2. Cynics dan Cyrenics

Golongan terpenting yang lahir setelah Socrates adalah Cynics dan Cyrenics.
Keduanya dari pengikut Socrates. Golongan Cynics di bangun oleh Antistenes (414 -
370 SM). Menurut golongan ini bahwa ketuhanan itu bersih dari segala kebutuhan,
dan sebaik-baik manusia adalah orang yang berperangai dengan akhlak ke Tuhanan.
Di antara pemimpin paham golongan Cynics yang terkenal adalah Diagenes yang
meninggal pada tahun 323 SM. Adapun golongan “Cyrenics” di bangun oleh
Aristippus yang lahir di Cyrena (kota Barka di utara Afrika).

5
Kedua golongan tersebut, sama-sama bicara tentang perbuatan yang baik,
utama dan mulia.
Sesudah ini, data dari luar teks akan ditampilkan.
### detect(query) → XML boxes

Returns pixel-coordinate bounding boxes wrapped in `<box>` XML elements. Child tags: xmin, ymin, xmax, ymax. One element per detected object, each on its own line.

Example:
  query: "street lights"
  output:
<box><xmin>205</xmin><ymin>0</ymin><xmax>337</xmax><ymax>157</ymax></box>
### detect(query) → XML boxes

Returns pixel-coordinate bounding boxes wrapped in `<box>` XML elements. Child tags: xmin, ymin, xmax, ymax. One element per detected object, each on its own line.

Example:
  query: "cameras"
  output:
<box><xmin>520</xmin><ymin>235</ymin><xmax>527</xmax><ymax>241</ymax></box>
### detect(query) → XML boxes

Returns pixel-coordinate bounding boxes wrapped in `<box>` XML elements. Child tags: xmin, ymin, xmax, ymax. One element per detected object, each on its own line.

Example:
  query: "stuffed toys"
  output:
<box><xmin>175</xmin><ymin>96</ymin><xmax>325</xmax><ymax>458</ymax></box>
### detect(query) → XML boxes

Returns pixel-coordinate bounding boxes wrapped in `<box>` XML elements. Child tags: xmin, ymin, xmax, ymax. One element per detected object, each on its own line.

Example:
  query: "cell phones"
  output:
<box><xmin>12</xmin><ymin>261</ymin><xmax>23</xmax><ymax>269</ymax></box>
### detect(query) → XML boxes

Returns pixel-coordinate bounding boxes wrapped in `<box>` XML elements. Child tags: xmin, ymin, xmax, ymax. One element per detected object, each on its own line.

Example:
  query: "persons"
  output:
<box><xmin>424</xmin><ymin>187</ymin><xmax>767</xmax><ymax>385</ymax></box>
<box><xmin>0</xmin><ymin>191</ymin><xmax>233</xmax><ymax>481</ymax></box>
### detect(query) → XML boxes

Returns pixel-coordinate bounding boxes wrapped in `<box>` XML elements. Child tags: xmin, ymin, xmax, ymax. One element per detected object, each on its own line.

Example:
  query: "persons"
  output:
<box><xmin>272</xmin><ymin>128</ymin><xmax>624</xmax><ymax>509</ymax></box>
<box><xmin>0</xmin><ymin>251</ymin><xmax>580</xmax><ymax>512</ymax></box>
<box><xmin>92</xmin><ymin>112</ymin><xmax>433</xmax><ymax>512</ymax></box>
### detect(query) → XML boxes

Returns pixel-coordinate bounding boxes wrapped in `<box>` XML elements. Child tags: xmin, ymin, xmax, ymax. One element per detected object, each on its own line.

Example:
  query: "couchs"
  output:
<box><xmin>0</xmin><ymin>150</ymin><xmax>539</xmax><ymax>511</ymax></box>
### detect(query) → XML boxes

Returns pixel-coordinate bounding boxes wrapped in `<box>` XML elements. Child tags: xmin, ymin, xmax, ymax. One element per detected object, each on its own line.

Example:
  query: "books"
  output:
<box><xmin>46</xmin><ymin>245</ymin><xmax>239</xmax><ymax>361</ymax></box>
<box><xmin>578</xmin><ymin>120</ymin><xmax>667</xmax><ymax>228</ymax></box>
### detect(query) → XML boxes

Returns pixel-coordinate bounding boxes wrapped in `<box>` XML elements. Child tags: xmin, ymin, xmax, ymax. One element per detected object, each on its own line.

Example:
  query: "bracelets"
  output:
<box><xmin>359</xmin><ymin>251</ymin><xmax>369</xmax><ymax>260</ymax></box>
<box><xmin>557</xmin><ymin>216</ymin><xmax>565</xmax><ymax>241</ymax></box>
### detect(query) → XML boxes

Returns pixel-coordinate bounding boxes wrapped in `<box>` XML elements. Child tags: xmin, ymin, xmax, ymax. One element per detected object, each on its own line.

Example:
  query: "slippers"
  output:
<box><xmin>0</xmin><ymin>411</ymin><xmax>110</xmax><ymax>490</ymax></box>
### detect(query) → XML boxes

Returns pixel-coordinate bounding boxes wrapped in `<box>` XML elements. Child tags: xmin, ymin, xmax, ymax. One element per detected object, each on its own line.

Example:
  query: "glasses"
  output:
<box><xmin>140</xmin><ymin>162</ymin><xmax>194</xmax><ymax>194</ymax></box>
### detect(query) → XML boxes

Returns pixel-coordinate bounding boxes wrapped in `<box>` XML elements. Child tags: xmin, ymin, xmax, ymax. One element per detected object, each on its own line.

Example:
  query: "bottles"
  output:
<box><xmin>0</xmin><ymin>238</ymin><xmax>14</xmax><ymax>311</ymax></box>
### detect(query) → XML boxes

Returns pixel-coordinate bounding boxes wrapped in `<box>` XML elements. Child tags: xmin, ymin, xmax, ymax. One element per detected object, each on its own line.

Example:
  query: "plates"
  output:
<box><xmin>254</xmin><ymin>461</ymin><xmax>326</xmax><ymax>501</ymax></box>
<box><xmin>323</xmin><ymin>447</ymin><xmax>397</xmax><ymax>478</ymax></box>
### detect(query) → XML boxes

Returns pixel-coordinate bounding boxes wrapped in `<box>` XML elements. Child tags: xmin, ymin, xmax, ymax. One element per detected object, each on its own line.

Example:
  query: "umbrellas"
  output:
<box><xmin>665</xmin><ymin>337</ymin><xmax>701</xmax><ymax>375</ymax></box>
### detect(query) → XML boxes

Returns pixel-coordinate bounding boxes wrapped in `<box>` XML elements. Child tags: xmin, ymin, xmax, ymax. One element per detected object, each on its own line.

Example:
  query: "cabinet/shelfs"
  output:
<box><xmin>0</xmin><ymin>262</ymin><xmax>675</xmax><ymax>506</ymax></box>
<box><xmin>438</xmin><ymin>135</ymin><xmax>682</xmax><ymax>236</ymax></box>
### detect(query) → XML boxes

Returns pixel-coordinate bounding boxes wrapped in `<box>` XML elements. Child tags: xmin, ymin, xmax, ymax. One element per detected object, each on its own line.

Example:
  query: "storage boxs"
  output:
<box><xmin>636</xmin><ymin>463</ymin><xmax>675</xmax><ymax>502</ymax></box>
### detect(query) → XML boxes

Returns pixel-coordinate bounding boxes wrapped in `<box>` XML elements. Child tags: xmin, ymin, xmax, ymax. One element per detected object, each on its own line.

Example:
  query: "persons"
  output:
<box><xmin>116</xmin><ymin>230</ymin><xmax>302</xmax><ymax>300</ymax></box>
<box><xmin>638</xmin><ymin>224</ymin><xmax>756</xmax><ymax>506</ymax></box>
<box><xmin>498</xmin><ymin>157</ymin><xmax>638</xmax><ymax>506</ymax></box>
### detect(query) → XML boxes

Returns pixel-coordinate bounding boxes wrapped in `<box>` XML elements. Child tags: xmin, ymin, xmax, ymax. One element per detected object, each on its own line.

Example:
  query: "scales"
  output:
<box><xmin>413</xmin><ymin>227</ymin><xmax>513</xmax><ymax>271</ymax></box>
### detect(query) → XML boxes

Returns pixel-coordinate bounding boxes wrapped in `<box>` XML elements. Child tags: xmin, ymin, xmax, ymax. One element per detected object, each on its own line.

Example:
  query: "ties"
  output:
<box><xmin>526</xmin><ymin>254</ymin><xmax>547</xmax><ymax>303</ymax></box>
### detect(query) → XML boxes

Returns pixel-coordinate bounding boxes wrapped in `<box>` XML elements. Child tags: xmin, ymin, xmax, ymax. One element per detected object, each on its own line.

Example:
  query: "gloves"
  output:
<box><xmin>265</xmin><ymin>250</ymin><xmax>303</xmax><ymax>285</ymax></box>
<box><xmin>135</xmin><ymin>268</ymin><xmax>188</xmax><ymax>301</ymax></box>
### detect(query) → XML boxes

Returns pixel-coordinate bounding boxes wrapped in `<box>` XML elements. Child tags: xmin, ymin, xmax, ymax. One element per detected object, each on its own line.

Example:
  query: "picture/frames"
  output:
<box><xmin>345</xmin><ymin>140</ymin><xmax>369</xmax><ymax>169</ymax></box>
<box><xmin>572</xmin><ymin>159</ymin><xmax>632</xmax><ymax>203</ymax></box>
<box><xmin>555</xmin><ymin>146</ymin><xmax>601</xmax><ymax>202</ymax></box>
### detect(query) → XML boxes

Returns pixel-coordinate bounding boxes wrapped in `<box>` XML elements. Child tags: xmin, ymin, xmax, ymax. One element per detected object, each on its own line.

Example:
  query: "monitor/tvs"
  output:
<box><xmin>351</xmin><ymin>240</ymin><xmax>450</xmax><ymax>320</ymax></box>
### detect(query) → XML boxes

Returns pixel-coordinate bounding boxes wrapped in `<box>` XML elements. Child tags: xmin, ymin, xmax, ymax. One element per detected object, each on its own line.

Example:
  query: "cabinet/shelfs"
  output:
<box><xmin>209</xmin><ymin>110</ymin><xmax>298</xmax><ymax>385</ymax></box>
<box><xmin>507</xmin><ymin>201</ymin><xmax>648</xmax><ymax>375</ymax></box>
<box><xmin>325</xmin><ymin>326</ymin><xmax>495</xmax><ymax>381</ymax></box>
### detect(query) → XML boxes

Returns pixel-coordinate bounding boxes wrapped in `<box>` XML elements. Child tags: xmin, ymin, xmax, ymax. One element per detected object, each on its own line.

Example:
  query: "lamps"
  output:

Golongan pertama, Cynics bersikap memusat pada Tuhan (teo-
sentris) dengan cara manusia berupaya mengindentifikasi sifat Tuhan dan
mengaplikasikannya dalam kehidupan sehari-hari. sedangkan golongan kedua,
Cyrenics bersikap memusat pada manusia (antro-pocentris) dengan cara manusia
mengoptimalkan perjuangan dirinya dan memenuhi kelezatan hidupnya.

3. Plato (427-347 SM)

Ia adalah seorang ahli filsafat Athena dan murid dari Socrates. Pandangannya
dalam bidang akhlak berdasarkan pada teori model. Teori model ini digunakan Plato
untuk menjelaskan masalah akhlak. Di antara model ini adalah model untuk kebaikan
yaitu arti mutlak, azali, kekal dan amat sempurna. Dalam pandangan akhlaknya, Plato
tampak memadukan antara unsure yang datang dari diri manusia sendiri dan unsure
yang datang dari luar. Unsur dari diri manusia berupa akal pikiran dan potensi
rohaniah, sedangkan unsure dari luar berupa pancaran nilai-nilai luhur dari yang
bersifat mutlak.

Dia berpendapat bahwa pokok-pokok keutamaan ada empat antara lain:

a) Hikmah/kebijaksanaan,

b) Keberanian,

c) Keperwiraan

d) Keadilan.

4. Aristoteles (394-322 SM)


Dia murid Plato yang membangun suatu paham yang khas, yang mana
pengikutnya diberi nama dengan “Peripatetics” karena mereka memberikan pelajaran
sambil berjalan, atau karena ia mengajar di tempat berjalan yang teduh. Dia
menyelidiki dalam akhlak dan mengarangnya. Dan ia berpendapat bahwa tujuan
terakhir yang dikehendaki manusia mengenai segala perbuatannya ialah “bahagia”.
Akan tetapi pengertiannya tentang bahagia lebih luas dan lebih tinggi dari pengikut
paham utilitarianism dalam zaman baru ini. Dan menurut pendapatnya jalan mencapai
kebahagiaan ialah mempergunakan kekuatan akal pikiran sebaik-baiknya.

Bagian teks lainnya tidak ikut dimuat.